▶ _Aim of the task_
Your task is to reproduce, exactly and only, the lines running from the line containing "common name: collared peccary" to the end of the data below, both included.

----- Exercise data -----

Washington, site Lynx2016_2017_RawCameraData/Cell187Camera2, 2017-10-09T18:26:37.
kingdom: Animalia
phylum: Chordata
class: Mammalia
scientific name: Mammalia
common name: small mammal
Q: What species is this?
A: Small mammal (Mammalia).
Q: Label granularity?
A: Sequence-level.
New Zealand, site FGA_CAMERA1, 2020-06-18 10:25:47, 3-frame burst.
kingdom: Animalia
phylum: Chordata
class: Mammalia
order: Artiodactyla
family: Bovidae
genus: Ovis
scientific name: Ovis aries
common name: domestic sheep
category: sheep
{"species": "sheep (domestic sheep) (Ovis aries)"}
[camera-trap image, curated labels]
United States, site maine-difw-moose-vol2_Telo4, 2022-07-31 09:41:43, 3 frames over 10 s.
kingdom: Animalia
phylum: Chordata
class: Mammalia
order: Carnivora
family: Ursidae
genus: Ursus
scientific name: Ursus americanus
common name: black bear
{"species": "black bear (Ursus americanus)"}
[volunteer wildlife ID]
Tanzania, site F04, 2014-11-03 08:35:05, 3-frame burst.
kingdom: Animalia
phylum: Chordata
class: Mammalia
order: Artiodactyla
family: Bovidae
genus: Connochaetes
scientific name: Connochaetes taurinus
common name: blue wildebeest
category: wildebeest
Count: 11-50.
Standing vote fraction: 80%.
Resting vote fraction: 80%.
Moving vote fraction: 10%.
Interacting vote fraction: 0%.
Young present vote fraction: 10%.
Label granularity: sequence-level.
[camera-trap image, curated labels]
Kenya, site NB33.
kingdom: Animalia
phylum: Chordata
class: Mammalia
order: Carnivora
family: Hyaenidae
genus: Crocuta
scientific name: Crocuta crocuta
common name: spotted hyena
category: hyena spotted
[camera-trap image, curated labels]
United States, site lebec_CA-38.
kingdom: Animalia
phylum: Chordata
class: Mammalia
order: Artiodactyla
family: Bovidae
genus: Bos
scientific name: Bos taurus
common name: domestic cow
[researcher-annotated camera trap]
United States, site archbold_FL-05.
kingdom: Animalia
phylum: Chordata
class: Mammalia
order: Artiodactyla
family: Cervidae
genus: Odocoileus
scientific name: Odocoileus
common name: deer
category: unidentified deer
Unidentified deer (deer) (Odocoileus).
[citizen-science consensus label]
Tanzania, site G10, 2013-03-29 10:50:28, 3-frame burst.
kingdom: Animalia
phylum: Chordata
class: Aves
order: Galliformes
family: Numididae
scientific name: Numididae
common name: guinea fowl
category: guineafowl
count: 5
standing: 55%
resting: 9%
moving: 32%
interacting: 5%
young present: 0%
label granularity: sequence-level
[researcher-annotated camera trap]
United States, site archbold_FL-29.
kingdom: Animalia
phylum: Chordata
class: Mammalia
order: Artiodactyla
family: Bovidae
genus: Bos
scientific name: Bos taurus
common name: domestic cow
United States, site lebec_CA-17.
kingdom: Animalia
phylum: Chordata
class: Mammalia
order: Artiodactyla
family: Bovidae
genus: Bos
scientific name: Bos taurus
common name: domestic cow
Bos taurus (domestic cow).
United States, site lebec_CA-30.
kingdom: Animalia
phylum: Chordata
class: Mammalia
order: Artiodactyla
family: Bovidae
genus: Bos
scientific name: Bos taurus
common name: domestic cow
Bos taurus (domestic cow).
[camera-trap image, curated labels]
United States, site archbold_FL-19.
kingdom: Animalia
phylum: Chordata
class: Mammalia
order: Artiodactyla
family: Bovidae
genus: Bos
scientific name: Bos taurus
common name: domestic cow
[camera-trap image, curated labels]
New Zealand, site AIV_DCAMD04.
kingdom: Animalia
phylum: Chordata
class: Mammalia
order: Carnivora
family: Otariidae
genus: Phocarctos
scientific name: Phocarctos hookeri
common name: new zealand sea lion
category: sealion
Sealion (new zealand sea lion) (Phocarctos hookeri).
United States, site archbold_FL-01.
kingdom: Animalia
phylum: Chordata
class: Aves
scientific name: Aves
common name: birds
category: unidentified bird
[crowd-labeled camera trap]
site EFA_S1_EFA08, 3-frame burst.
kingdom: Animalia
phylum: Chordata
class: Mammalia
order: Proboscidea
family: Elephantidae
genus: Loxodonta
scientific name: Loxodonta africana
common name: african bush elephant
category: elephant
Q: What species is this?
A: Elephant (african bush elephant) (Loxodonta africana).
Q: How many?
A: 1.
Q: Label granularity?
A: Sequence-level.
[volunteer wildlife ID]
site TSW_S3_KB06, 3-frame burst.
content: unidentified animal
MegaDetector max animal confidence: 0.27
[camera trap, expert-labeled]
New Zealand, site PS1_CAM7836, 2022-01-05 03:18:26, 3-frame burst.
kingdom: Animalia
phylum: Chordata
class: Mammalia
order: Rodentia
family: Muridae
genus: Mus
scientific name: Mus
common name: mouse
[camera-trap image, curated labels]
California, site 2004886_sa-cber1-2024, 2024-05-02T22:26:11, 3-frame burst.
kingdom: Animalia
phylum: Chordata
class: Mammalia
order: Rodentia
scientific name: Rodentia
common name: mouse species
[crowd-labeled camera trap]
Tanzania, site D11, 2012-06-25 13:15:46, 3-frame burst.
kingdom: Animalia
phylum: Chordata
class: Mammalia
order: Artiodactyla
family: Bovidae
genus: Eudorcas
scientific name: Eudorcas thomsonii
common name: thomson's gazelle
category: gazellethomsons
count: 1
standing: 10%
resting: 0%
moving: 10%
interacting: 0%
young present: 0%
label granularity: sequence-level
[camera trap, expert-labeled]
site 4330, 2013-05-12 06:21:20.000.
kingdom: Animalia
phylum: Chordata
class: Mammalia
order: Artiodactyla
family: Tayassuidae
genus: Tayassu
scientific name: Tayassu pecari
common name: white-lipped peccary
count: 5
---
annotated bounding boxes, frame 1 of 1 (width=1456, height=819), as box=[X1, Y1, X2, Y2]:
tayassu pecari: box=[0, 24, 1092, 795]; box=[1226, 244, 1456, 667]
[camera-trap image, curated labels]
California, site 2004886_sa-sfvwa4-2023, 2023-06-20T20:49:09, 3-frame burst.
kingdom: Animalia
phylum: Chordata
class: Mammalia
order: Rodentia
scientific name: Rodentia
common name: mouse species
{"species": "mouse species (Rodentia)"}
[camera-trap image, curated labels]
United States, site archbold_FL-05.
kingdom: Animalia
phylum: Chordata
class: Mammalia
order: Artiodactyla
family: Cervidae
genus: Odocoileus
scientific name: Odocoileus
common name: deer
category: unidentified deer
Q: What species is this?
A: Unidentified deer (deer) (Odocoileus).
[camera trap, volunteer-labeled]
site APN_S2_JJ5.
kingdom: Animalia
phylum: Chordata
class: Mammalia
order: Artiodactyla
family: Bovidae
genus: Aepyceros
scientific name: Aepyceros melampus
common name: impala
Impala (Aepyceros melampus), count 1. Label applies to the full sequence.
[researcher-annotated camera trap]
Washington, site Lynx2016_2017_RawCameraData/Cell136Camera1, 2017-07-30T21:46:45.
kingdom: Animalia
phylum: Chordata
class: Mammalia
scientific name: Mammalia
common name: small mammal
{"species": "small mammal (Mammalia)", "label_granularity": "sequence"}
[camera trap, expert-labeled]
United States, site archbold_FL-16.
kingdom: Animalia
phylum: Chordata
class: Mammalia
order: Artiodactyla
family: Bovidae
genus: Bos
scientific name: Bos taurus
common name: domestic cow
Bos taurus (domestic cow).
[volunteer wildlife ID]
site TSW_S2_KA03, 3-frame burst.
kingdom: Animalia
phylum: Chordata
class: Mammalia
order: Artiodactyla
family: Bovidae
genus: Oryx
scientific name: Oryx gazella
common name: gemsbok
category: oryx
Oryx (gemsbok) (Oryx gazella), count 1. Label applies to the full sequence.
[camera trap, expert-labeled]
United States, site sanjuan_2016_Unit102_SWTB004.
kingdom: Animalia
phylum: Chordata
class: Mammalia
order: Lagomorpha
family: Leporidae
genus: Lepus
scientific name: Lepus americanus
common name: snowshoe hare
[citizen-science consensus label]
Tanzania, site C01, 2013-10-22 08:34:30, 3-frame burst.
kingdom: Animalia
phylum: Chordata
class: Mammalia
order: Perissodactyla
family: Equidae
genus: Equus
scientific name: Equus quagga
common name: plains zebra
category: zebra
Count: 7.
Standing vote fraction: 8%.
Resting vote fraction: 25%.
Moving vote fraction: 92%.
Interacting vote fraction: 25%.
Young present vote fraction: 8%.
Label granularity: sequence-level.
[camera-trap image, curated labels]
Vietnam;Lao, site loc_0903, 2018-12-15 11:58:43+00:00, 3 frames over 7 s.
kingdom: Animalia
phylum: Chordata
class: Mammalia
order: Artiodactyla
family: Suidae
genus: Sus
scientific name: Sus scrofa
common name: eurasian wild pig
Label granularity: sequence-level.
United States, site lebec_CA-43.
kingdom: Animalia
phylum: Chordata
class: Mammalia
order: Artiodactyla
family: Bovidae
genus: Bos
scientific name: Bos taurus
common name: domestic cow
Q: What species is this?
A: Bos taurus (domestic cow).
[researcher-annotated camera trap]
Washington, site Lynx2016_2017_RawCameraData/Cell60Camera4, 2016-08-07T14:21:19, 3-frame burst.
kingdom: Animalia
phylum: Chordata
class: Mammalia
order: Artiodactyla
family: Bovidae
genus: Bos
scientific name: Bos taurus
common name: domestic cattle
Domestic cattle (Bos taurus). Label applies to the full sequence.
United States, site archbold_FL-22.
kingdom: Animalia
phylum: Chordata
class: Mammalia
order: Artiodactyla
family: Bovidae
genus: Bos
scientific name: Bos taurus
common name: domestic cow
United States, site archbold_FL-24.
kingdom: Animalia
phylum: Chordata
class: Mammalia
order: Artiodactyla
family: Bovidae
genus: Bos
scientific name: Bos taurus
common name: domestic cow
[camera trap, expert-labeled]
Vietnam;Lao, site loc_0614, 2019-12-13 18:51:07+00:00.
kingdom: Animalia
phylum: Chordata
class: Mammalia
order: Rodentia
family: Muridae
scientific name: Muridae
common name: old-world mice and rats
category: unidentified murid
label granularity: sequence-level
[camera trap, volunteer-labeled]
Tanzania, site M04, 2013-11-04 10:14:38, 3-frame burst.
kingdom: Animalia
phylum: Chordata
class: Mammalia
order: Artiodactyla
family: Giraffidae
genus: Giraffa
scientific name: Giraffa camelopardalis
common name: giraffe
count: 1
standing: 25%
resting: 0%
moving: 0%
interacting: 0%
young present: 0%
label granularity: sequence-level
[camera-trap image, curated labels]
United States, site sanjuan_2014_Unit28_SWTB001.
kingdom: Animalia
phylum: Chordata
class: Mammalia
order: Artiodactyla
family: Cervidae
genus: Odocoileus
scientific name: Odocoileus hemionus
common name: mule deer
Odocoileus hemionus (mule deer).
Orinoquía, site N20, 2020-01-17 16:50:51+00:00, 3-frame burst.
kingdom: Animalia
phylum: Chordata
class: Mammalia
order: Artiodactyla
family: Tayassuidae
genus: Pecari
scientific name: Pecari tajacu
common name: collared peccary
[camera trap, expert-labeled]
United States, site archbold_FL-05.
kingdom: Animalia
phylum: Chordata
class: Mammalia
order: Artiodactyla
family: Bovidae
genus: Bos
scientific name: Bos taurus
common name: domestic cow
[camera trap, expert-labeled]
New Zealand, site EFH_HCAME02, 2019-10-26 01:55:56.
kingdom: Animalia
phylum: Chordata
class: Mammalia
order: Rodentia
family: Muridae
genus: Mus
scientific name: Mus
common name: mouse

-----

▶ _Task response_
common name: collared peccary
[camera trap, expert-labeled]
United States, site archbold_FL-05.
kingdom: Animalia
phylum: Chordata
class: Mammalia
order: Artiodactyla
family: Bovidae
genus: Bos
scientific name: Bos taurus
common name: domestic cow
[camera trap, expert-labeled]
New Zealand, site EFH_HCAME02, 2019-10-26 01:55:56.
kingdom: Animalia
phylum: Chordata
class: Mammalia
order: Rodentia
family: Muridae
genus: Mus
scientific name: Mus
common name: mouse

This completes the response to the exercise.